===== SOURCE RECORDS

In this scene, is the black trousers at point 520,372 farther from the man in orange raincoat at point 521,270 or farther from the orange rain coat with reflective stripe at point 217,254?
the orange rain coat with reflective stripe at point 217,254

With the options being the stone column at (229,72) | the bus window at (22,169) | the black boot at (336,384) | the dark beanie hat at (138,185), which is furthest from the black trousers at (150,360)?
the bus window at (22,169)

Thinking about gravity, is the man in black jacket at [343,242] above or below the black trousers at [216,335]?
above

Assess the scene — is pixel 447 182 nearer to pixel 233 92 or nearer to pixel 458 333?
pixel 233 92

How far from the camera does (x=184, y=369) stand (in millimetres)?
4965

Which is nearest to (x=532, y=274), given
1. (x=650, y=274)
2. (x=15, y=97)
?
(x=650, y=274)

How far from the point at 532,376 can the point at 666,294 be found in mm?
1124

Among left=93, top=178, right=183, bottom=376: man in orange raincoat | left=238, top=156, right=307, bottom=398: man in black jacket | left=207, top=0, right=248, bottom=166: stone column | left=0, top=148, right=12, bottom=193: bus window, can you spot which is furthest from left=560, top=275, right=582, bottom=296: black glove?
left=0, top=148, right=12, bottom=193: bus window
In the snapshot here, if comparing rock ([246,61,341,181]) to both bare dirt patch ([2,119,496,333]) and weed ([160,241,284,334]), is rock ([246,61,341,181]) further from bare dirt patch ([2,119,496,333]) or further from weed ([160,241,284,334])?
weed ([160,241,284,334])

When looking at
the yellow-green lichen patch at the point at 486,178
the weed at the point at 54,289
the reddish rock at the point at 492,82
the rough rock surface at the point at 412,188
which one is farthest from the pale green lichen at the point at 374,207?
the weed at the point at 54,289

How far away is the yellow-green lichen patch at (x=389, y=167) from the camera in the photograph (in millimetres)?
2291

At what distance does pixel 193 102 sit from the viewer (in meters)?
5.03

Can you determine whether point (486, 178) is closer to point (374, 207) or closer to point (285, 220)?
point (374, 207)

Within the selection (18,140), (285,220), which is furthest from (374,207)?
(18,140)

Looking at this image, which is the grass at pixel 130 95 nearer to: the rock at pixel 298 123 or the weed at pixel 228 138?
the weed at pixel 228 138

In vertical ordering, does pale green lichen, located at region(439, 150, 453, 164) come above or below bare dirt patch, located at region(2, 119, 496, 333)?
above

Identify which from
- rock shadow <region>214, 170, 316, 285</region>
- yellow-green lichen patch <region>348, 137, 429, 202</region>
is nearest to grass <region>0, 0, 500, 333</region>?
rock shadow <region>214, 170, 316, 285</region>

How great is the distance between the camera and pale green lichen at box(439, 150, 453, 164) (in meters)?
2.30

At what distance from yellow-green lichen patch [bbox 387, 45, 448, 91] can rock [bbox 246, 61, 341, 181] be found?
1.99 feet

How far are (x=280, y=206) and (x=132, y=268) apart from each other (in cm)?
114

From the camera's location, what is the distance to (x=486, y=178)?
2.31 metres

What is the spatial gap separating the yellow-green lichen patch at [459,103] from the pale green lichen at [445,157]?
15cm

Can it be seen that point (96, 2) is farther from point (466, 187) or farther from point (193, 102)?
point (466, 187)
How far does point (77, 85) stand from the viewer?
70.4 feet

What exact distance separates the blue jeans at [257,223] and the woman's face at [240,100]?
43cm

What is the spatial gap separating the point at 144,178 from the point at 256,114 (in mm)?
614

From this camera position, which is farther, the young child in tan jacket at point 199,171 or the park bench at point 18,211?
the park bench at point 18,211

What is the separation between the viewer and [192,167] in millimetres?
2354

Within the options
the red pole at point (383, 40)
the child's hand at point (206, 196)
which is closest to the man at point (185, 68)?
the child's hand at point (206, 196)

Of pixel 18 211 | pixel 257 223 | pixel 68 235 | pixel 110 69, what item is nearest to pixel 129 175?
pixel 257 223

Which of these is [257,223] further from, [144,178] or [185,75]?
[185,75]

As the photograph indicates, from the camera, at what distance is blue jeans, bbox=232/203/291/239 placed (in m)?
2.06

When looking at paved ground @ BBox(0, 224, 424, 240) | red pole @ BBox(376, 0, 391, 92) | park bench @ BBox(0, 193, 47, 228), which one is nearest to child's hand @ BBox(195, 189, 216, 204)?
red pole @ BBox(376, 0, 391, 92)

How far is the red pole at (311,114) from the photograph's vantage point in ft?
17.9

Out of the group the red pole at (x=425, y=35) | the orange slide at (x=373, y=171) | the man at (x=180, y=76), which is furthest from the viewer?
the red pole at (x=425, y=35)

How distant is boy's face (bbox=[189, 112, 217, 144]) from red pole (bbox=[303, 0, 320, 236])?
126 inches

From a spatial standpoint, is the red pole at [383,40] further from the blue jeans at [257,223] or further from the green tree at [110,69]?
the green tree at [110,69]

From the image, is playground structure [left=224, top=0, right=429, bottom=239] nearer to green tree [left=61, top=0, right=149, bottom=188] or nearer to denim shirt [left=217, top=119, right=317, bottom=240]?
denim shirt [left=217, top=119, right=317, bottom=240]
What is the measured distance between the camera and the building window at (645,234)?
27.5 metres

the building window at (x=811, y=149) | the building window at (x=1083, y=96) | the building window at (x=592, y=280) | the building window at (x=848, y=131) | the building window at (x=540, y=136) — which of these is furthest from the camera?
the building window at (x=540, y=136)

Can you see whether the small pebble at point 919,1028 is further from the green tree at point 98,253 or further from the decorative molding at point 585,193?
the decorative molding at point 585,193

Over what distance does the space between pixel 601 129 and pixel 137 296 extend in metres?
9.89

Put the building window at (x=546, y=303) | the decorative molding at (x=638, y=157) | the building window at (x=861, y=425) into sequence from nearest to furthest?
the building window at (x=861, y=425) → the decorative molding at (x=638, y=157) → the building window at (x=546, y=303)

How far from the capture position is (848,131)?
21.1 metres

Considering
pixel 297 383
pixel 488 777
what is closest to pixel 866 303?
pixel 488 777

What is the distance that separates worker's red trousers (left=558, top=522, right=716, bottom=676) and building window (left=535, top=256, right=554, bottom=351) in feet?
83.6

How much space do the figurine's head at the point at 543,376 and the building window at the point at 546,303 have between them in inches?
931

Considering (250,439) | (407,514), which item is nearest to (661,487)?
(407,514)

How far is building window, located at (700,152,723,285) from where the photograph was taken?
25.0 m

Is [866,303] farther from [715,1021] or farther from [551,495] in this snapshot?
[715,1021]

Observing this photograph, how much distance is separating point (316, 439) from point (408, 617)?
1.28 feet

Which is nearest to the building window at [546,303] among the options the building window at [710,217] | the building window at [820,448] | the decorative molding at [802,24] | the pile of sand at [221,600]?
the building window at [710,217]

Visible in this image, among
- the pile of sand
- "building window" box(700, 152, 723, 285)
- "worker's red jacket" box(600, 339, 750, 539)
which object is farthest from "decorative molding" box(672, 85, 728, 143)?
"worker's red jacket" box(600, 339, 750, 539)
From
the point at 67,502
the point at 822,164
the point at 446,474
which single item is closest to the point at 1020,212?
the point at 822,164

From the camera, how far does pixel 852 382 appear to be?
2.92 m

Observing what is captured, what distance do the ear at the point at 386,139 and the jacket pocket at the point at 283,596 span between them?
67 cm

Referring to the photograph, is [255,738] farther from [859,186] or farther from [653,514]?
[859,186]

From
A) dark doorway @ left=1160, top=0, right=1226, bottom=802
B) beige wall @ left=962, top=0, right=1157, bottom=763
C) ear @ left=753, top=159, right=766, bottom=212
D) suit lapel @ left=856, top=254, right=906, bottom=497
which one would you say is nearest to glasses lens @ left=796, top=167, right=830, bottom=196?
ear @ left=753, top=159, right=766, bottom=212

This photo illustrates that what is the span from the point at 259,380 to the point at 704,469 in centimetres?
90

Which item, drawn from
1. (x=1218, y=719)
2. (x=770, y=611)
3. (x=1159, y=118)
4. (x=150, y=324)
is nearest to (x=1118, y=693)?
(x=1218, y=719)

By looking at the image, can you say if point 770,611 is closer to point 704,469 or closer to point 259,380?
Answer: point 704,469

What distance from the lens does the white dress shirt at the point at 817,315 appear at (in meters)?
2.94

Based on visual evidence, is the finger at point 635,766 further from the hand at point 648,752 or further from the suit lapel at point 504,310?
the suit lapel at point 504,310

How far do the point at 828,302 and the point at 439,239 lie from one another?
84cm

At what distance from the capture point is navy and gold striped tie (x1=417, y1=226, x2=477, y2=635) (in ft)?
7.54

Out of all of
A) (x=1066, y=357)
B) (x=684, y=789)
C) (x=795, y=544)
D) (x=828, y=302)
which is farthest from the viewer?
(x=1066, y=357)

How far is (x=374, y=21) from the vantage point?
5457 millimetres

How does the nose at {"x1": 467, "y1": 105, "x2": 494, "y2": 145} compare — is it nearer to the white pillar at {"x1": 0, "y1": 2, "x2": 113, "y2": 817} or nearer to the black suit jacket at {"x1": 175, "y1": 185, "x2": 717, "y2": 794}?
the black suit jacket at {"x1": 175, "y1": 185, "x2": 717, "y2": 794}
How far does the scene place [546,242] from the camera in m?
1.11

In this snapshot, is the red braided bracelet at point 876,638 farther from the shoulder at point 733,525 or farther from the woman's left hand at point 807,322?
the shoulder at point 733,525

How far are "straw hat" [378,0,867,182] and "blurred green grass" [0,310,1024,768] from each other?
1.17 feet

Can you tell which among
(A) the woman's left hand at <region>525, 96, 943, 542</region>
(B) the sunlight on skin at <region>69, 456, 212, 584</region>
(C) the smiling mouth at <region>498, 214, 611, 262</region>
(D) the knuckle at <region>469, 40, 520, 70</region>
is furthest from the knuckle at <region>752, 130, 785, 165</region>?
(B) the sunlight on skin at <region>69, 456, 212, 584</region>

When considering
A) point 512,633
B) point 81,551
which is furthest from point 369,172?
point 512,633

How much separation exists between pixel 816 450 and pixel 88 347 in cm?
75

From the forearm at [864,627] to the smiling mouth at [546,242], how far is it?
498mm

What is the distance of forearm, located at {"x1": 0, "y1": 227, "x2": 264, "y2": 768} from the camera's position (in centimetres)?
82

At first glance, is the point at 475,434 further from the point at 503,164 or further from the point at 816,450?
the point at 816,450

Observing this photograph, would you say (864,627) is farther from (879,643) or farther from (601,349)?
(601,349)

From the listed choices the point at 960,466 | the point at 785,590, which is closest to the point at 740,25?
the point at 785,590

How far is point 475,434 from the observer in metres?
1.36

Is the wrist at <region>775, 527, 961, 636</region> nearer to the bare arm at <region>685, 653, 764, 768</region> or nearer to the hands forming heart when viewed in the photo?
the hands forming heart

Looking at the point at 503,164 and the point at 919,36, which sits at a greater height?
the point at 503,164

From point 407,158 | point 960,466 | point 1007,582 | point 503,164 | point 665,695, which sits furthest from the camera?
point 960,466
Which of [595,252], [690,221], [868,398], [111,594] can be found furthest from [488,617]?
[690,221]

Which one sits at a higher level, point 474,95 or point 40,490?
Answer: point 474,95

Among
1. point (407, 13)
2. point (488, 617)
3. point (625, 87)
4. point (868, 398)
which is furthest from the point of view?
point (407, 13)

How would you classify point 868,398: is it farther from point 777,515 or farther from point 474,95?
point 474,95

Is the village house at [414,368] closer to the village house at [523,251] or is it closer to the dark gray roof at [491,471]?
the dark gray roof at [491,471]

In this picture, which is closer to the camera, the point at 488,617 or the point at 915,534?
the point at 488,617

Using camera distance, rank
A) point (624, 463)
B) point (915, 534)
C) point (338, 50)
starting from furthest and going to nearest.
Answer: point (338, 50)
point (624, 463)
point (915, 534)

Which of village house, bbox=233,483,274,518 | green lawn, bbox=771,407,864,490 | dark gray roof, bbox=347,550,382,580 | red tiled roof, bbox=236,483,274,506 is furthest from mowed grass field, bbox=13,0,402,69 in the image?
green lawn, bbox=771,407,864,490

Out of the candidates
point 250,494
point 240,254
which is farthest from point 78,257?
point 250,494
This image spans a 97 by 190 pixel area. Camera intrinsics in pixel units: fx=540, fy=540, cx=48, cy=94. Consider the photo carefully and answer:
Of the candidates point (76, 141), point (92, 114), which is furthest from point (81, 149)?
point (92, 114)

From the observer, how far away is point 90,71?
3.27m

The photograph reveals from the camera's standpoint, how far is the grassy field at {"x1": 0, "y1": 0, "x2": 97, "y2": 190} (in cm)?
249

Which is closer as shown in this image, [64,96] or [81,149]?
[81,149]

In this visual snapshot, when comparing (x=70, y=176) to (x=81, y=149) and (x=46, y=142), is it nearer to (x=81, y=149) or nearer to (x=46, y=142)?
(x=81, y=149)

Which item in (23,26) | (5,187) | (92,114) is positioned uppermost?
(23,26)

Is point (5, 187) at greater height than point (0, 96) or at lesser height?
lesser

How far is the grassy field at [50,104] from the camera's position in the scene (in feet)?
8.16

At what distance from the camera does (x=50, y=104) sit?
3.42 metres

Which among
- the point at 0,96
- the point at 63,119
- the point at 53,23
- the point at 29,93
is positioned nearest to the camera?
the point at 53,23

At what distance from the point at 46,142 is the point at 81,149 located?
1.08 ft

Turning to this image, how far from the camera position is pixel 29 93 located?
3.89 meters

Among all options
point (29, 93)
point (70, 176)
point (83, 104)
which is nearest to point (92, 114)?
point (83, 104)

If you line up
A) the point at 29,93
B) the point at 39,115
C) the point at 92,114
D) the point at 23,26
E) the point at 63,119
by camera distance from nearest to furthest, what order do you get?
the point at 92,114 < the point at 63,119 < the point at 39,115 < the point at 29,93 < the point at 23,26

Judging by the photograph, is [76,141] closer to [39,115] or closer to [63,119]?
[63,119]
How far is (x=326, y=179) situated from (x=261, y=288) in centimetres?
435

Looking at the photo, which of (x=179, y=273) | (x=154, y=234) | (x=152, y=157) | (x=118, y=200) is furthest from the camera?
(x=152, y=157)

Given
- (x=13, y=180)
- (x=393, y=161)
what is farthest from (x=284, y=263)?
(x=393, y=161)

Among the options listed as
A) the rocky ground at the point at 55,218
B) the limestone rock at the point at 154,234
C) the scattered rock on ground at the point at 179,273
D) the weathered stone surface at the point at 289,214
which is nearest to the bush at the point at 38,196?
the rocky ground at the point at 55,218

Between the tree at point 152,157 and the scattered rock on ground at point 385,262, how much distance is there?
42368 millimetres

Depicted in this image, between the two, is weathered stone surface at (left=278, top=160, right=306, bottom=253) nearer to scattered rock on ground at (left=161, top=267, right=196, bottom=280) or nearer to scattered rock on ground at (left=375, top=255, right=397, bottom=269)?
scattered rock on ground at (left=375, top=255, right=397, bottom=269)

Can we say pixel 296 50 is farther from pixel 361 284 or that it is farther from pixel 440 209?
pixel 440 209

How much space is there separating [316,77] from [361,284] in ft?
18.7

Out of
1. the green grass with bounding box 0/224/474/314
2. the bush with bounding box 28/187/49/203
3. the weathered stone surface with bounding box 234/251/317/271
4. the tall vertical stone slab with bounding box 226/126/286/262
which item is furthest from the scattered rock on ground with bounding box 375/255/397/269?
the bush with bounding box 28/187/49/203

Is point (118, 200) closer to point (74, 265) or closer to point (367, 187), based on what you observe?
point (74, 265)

==========

PROBLEM DESCRIPTION
Repeat only the lines from the one holding "Between the tree" through the last line of the data.

RIGHT ANSWER
Between the tree at point 152,157 and the scattered rock on ground at point 385,262, how much distance is there?
42368 millimetres

Depicted in this image, between the two, is weathered stone surface at (left=278, top=160, right=306, bottom=253) nearer to scattered rock on ground at (left=161, top=267, right=196, bottom=280) or nearer to scattered rock on ground at (left=375, top=255, right=397, bottom=269)?
scattered rock on ground at (left=375, top=255, right=397, bottom=269)

Can we say pixel 296 50 is farther from pixel 361 284 or that it is farther from pixel 440 209?
pixel 440 209

How much space is there separating [316,77] from [361,284] in ft?
18.7

Out of
1. the green grass with bounding box 0/224/474/314
2. the bush with bounding box 28/187/49/203
3. the weathered stone surface with bounding box 234/251/317/271
4. the tall vertical stone slab with bounding box 226/126/286/262
which item is furthest from the scattered rock on ground with bounding box 375/255/397/269?
the bush with bounding box 28/187/49/203

Is point (118, 200) closer to point (74, 265) or closer to point (367, 187), based on what you observe?
point (74, 265)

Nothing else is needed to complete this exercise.